C# - Making classes in a for loop

2019-09-22 01:52发布

问题:

I have this class:

class player
{
  public string name;
  public int rating;

{

The number of these classes made is dependant on a user specified amount numberOfPlayers. So my first reaction was to create a for loop to do this. i.e:

for (int i = 0; i< numberOfPlayers; i++)
{
    //create class here
}

However, I need to be able to access these classes individually when later using their individual data - almost like they've been put into an array. How would I go about making a number of classes of which can be accessed individually?

回答1:

You use a List<T> variable where T is your class

List<Player> players = new List<Player>();
for (int i = 0; i< numberOfPlayers; i++)
{
    Player p = new Player();
    p.Name = GetName();
    p.rating = GetRating();
    players.Add(p);
}

Of course GetName and GetRating should be substituded by your code that retrieves these informations and add them to the single player.

Getting data out of a List<T> is in no way very different from reading from an array

if(players.Count > 0)
{
    Player pAtIndex0 = players[0];
    ....
}

You can read more info at MSDN page on List class



回答2:

List<Player> players = new List<Player>();
for (int i = 0; i< numberOfPlayers; i++)
{
    Player p = new Player();
    p.Name = "";
    p.rating = "";
    players.Add(p);
}

to access it individually you can use...

foreach(Player p in players )
    {

    }


回答3:

You've got the right idea. Make a player class that can be re-used over and over, a loop in which to create these players and now we need to store them somewhere. This will probably divide opinion if you get more than one answer but I like dictionaries for this kind of thing as you can access values by unique keys.

// Your player class.
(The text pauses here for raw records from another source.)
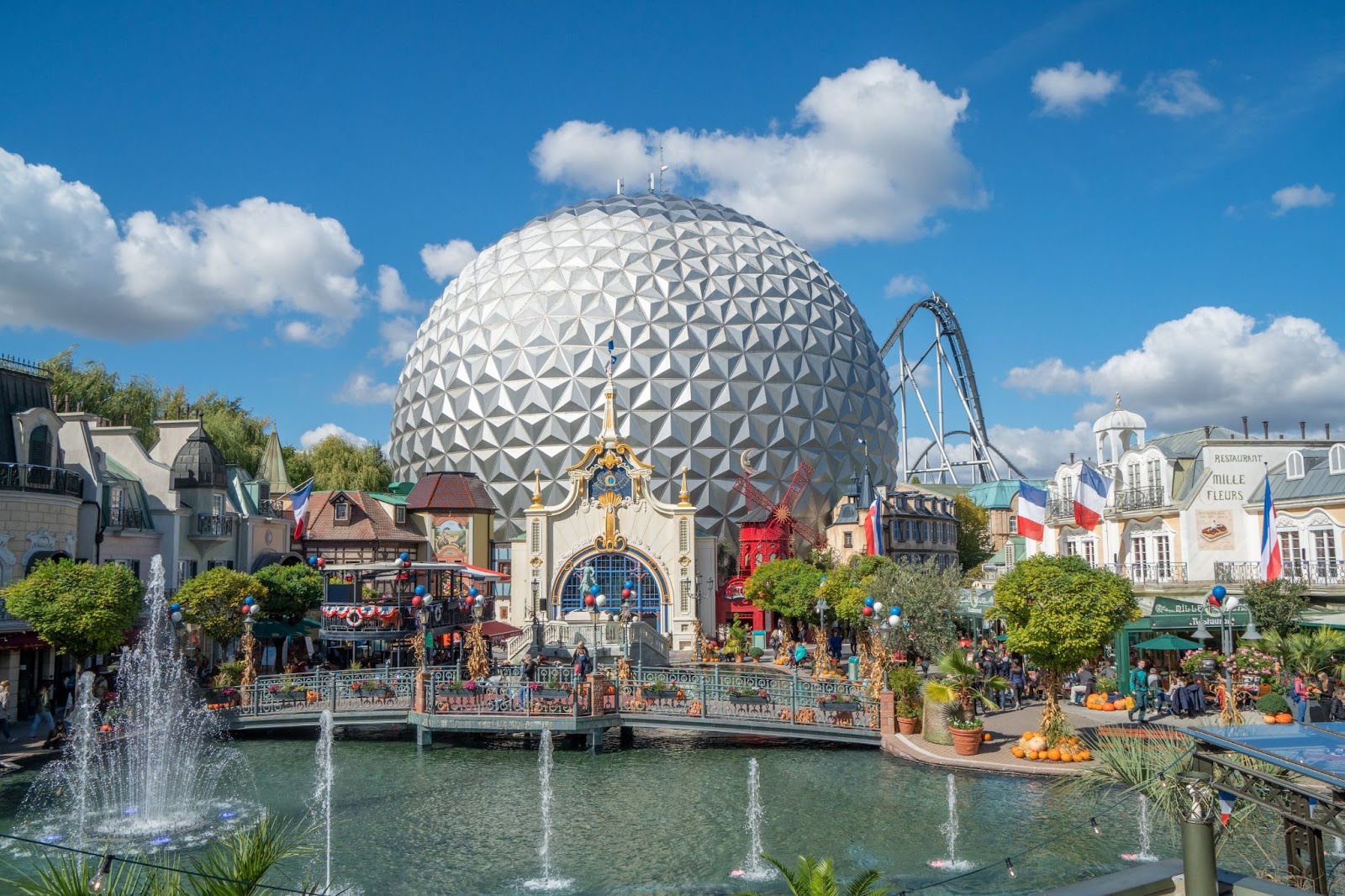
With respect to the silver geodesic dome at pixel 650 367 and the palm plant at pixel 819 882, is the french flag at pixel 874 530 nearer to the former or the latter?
the silver geodesic dome at pixel 650 367

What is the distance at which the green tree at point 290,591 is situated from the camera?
39188 millimetres

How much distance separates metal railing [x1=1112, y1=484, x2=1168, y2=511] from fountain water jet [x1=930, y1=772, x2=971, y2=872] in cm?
2304

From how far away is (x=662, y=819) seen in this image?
19.2 m

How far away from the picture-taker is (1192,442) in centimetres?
3981

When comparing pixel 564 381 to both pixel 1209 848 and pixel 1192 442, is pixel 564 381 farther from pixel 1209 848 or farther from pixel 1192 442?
pixel 1209 848

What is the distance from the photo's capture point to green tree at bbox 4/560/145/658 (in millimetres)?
26125

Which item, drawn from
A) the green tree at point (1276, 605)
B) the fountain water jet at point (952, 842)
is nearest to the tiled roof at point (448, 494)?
the green tree at point (1276, 605)

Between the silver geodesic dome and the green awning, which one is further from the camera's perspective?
the silver geodesic dome

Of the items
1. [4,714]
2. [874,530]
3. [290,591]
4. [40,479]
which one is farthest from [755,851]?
[874,530]

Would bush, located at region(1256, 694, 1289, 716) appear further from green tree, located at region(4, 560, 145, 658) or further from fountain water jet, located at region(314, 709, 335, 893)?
green tree, located at region(4, 560, 145, 658)

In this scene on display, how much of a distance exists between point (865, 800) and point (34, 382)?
2896cm

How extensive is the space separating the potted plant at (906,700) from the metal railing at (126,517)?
27070 mm

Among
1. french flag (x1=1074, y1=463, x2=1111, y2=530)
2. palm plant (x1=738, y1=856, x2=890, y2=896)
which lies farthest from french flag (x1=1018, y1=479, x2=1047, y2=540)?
palm plant (x1=738, y1=856, x2=890, y2=896)

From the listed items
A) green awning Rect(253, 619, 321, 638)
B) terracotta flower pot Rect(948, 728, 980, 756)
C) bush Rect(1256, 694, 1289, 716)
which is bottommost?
terracotta flower pot Rect(948, 728, 980, 756)
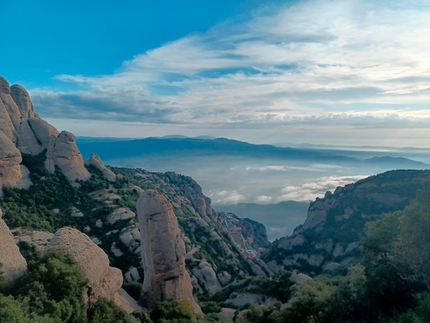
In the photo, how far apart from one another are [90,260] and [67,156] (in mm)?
→ 35271

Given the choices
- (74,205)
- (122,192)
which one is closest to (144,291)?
(74,205)

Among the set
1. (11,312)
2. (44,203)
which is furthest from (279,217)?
(11,312)

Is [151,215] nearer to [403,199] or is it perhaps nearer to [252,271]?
[252,271]

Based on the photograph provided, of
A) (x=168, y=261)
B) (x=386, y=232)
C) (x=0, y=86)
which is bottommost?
(x=168, y=261)

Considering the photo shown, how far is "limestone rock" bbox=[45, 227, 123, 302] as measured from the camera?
18656 mm

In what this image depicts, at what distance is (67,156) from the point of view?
50.7m

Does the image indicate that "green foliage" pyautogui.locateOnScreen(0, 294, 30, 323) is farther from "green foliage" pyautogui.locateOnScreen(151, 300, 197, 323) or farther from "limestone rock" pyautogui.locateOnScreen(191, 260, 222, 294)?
"limestone rock" pyautogui.locateOnScreen(191, 260, 222, 294)

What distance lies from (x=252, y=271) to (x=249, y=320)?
35203 millimetres

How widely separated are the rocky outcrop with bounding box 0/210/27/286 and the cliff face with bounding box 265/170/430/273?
55559mm

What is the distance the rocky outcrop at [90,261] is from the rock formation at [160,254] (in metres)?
4.67

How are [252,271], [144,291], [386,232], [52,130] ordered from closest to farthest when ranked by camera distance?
[386,232]
[144,291]
[52,130]
[252,271]

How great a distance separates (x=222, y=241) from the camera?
6069 cm

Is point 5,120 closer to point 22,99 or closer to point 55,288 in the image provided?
point 22,99

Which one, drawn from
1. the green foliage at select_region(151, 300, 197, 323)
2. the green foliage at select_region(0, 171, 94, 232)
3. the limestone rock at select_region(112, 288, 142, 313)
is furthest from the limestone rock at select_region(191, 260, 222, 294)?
the green foliage at select_region(151, 300, 197, 323)
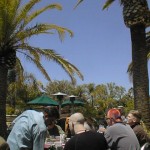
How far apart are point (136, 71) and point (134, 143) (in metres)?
8.50

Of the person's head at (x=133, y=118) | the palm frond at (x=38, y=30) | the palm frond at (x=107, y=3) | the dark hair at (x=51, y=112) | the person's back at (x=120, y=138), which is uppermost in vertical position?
the palm frond at (x=107, y=3)

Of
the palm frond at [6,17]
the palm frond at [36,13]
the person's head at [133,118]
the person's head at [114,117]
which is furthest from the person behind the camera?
the palm frond at [36,13]

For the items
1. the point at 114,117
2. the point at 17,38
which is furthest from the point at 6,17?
the point at 114,117

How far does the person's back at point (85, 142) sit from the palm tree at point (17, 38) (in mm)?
10423

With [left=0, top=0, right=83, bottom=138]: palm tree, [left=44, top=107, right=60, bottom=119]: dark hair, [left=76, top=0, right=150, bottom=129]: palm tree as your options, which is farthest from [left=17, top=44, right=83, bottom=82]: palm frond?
[left=44, top=107, right=60, bottom=119]: dark hair

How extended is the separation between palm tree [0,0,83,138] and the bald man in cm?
1038

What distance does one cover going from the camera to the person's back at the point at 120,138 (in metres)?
5.05

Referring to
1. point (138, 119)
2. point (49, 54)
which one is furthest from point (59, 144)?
point (49, 54)

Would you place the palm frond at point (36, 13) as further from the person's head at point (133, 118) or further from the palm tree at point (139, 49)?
the person's head at point (133, 118)

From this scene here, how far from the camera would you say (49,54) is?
17.5 meters

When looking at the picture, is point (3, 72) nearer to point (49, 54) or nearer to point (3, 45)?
point (3, 45)

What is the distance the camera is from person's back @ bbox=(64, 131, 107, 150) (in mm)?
4441

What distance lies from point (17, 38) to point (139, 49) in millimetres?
5408

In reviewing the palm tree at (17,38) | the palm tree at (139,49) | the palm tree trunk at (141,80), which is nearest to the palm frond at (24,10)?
the palm tree at (17,38)
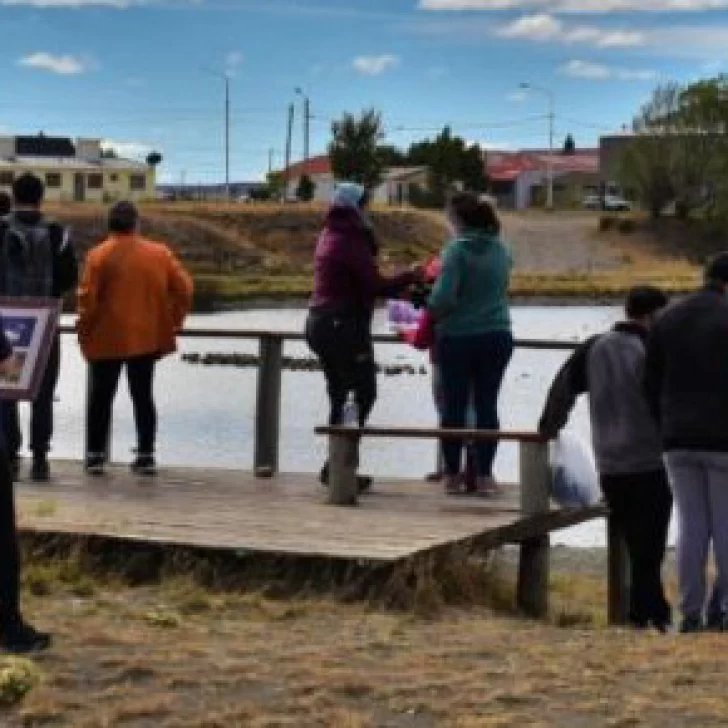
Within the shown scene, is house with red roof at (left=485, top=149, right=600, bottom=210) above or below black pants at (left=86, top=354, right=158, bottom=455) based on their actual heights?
above

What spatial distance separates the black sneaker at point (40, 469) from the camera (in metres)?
10.5

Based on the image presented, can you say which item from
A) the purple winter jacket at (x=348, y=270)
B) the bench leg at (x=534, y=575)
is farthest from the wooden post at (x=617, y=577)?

I've added 'id' so we can identify them by this later.
class Player
{
    public int id;
    public string name;
    public int rating;
}

// The dictionary. They work like this dictionary<key, value> where key is a unique identifier used to access the stored value. 
// Useful since you wanted array type accessibility
// So in our case int represents the player ID, the value is the player themselves
Dictionary<int, Player> players = new Dictionary<int, Player>();

// Create your players
for (int i = 0; i < numberOfPlayers; i++)
{
    Player p = new Player()
    {
        id = i + 1,
        name = $"Player{i}",
        rating = 5
    };

    // Add them to dictionary
    players.Add(p.id, p);
}

// Now you can access them by the ID:
if (players.ContainsKey(1))
{
    Console.WriteLine(players[1].name);
}

The dictionary key can be anything you like so long as it's unique. You could identify them by name if you like.